Earliest known war tax resisters

I know papers and articles have been written about the history of conscientious objection to military taxation, or war tax resistance.  I keep promising myself I will read them sometime.  Having done so I would have been able to better respond to a Facebook post from the USA’s National War Tax resistance Coordinating Committee (NWTRCC).  This arrogant attitude of the Americans that they were the first or only people on Earth is tiresome.  The post was:

#DIDYOUKNOW the #Indigenous Algonquin People are the earliest known #war tax resisters. In 1637 they refused to pay #taxes put on by the Dutch #colonizers to help improve the local colonial fort — War Resisters League War Resisters League // #heros #mondaymotivation #resist #endwar #peace

I find it hard to accept they were the first in the world.

They are probably the earliest in North America since Europeans arrived.  I’ll bet there were South American people who objected to Spanish taxation prior to that. And probably people who objected to taxation by the Incas or Aztecs that funded their expansionism.
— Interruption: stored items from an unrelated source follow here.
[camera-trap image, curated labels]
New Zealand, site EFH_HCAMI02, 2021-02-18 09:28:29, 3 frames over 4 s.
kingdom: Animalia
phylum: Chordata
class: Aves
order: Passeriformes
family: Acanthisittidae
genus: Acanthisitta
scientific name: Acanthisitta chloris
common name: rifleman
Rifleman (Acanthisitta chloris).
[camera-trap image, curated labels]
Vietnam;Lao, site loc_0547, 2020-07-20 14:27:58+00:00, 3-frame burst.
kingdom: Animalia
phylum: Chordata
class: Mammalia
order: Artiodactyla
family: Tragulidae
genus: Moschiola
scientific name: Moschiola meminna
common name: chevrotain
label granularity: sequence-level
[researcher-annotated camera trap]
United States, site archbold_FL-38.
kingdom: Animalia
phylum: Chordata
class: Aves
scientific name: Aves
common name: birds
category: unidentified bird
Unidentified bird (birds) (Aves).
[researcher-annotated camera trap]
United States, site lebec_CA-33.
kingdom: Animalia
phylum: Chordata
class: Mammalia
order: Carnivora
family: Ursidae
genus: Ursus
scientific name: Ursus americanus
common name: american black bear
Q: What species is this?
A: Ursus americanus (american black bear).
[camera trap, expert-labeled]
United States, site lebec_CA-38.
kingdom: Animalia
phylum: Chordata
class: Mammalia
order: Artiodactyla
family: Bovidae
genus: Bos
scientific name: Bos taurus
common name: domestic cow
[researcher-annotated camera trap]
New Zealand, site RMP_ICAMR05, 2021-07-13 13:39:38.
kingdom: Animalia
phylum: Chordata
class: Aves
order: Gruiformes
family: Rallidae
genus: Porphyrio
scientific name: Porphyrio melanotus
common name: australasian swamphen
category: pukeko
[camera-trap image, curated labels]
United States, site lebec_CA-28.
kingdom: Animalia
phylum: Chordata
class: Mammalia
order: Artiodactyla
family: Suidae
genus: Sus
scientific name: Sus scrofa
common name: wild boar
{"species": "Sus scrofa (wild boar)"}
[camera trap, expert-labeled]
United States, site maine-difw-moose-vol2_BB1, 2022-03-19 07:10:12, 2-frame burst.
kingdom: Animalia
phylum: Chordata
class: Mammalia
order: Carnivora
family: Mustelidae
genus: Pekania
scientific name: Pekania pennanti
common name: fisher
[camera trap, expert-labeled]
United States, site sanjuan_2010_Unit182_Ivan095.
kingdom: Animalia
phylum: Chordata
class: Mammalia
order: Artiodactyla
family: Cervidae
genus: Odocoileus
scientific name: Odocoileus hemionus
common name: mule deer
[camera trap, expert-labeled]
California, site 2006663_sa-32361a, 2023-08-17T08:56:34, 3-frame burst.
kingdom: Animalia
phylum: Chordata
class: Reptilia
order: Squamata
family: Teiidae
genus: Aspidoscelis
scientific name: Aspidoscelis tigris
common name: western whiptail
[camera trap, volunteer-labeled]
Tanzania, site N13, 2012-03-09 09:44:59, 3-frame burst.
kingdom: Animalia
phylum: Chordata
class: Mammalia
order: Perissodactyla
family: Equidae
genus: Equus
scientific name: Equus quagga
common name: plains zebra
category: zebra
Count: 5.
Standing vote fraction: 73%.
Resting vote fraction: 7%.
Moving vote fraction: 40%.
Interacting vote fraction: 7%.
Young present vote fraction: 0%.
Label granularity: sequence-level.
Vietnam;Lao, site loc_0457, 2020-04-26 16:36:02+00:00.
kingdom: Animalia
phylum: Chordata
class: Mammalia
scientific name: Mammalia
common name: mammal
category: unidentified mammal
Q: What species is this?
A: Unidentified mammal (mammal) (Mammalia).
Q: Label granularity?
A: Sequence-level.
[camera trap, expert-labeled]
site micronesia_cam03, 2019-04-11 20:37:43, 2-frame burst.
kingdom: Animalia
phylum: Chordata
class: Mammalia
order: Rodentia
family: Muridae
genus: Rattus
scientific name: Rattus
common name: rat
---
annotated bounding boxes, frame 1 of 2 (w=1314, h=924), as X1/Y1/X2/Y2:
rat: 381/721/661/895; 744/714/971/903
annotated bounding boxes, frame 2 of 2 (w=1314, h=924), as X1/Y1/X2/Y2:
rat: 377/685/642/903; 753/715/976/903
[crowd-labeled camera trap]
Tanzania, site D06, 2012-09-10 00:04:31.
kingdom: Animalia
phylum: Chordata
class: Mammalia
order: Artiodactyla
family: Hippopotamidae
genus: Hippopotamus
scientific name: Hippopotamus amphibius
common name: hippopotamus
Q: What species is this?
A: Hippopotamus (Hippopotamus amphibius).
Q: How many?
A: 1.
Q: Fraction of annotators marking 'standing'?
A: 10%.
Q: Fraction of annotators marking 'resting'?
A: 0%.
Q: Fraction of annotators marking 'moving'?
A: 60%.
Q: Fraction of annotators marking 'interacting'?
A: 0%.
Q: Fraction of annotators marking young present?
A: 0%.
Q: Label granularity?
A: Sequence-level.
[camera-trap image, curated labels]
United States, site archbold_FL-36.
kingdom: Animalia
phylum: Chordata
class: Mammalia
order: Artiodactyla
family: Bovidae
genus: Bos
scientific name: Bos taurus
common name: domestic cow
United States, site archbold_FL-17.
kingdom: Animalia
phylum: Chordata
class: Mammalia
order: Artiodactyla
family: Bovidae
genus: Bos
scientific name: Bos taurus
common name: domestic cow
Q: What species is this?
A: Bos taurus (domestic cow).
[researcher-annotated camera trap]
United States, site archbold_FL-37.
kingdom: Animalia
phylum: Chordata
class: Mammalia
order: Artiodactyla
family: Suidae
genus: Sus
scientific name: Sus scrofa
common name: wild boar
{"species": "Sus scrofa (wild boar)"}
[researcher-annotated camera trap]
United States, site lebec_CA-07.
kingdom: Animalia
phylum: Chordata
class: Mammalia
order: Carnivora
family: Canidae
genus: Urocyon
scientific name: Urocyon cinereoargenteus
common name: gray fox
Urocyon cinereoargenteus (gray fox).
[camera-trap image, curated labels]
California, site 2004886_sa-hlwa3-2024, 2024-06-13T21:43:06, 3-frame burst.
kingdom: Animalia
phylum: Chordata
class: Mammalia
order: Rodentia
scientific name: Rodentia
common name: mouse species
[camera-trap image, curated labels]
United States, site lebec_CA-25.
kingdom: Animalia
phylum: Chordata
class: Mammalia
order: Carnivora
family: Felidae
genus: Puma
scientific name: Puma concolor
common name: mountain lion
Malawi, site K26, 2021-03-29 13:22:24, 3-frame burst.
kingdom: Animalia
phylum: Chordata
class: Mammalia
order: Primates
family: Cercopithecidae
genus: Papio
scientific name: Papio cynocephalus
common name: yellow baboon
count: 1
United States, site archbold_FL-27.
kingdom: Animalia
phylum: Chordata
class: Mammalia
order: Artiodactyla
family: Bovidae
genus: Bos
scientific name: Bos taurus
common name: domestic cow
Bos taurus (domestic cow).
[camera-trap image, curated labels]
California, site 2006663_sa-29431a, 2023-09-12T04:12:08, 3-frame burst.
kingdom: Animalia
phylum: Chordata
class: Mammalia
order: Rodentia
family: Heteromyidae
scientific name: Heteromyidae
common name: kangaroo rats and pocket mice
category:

In England, the Magna Carta came about because of war tax resistance in the 1200s.

But I should think there are examples from Roman Empire times if not earlier.  Expecting conquered people to pay for the armies that suppress them or that are passing through is a very old trick.

Even Sun-Tzu in Art of War says long campaigns fail because they result in losing people’s support, typically when military taxation reaches about 70%, and he was a historian writing about events from before his time of 2½ thousand years ago.

But it made me reflect on this in today’s context.  Using terminology from English law, military taxation is ‘demanding money with menaces’.